Excerpt to read:
How Do I Get to $28 Per Share?
I’ve looked at the various reports from analysts who cover Petrobakken. They uniformly use a multiple of EBITA or cash flow to value the business. Here are the analyst targets:
Mean Target: 27.87
Median Target: 27.00
High Target: 38.00
Low Target: 23.00
No. of Brokers: 19
I don’t really like the multiple of cash flow approach when valuing an oil and gas producer. I find it far too subjective.
I prefer to look at the value of the reserves that a company owns both on a present value basis after tax and by comparing what the company owns to recent sales of similar acreage.
Petrobakken has 4 Main Properties
- Unconventional Bakken acreage/reserves in Saskatchewan
- Conventional Mississipian acreage/reserves in Saskatchewan
- Unconventional Cardium acreage/reserves in Alberta
- Unconventional shale gas in the Horn River and Montney in Northeastern British Columbia
One of my approachs to valuing the company is to take the PV10 valuation and to that add an estimate of value for the unbooked locations that we know exist but have yet to be drilled (thus no reserves booked).
Bakken – Over 950 locations, 350 of which have proven or probable reserves assigned.
Mississippian – Over 350 locations, 150 of which have proven or probable reserves assigned.
Cardium – Over 650 locations, 200 of which have proven or probable reserves assigned.
Horn River / Montney – Over 400 locations, none of which have proven or probable reserves assigned.
Step 1 is the easy part – the reserve engineers have updated 2010 PV10 of proven and probable reserves and the PV10 figure is $4.1 billion.
Step 2 is the hard part – we need to value 600 unbooked Bakken locations, 450 unbooked Cardium locations, 200 unbooked Mississippian locations and 400 unbooked Horn River/Montney locations.
An approach I have adopted is to take the PV10 per drilling location suggested for each property by Petrobakken (assuming only $75 oil) and give it a 40% haircut to account to provide a margin of safety.
Bakken 600 locations x $3.6mil x 60% = $1.30 billion
Cardium 400 locations x $4.7mil x 60% = $1.12 billion
Mississippian 200 locations x $1.9mil x 60% = $220 million
Horn River/Montney = $100 million (not enough info)
Total step 1 = $4.14 billion
Total step 2 = $2.74 billion
Total estimate of asset value = $6.88 billion
Less net debt – ($1.6 billion)
Value for shareholders = $6.88 billion less $1.6 billion = $5.28 billion
Value per share = $5.28 billion / 187 million shares = $28.24
My approach is different than that of the analysts who assign a multiple based on expected cash flows. The result is the same though and that is that Petrobakken is attractively valued at $22 per share.
A Little History on John Wright as a Creator of Shareholder Value
I wouldn’t be interested in Petrobakken if I didn’t think that it was undervalued. But undervaluation alone isn’t enough on its own at this point to get me to buy a stock. I also need a good management team that is aligned with shareholders.
And I think Petrobakken has that and then some.
In 2000 John Wright (current CEO of Petrobakken and Petrobank) approached the then chairman and CEO of Petrobank about Wright and his team taking over and taking the company in a new direction. At that time Petrobank was natural gas focused and had a market capitalization of about $50 million.
In the 10 years since Wright took over he turned Petrobank into a company with a market capitalization of almost $5 billion when you include its interest in Petrominerales which was just spun out. From $50 million to $5 billion in a decade. That is quite a bit of value creation.
Prior to Petrobank Wright did the same thing with Pacalta Resources which went from being a small Alberta junior producer to being bought out by Encana for over $1 billion in a span of 3 years.

Raw data:
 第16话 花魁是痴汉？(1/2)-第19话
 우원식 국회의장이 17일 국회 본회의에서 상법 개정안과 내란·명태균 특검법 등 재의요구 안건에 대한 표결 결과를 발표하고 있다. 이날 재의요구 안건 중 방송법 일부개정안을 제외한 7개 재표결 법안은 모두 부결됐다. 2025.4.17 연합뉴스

What you need to do:
1. According to the Petrobakken valuation text, what is the updated 2010 PV10 figure for proven and probable reserves?
2. Pick up the Petrobakken valuation text after its final sentence and continue writing it.
The lines play no part in what follows.

Answers below:
1. $4.1 billion.

2.
Wright and all his top deputies have the vast majority of their net worth in the Petrobank companies (Petrobank, Petrobakken and Petrominerales). So they are fully aligned.
Free Options That Could Make Petrobakken Even More Interesting
While I think getting a quality company like Petrobakken at a significant discount to intrinsic value and getting paid 4% per year to wait for the market to close the valuation gap is a great deal. I also think there are several other items that might make Petrobakken worth quite a bit more than I have suggested.
Option 1 – Technology and Enhanced Oil Recovery
What Petrobakken has done, and it was quite intentional is lock up vast acreage positions in two plays (Bakken and Cardium) with a huge amount of original oil in place. Horizontal drilling and multi-stage fracking have just in the past few years turned these pools of oil into recoverable pools of oil. We always knew there was a lot of oil there, just not how to produce it economically.
As technology continues developing and as companies like Petrobakken keep experimenting with the best ways to produce these fields they are going find ways to recover a higher percentage of the oil in place.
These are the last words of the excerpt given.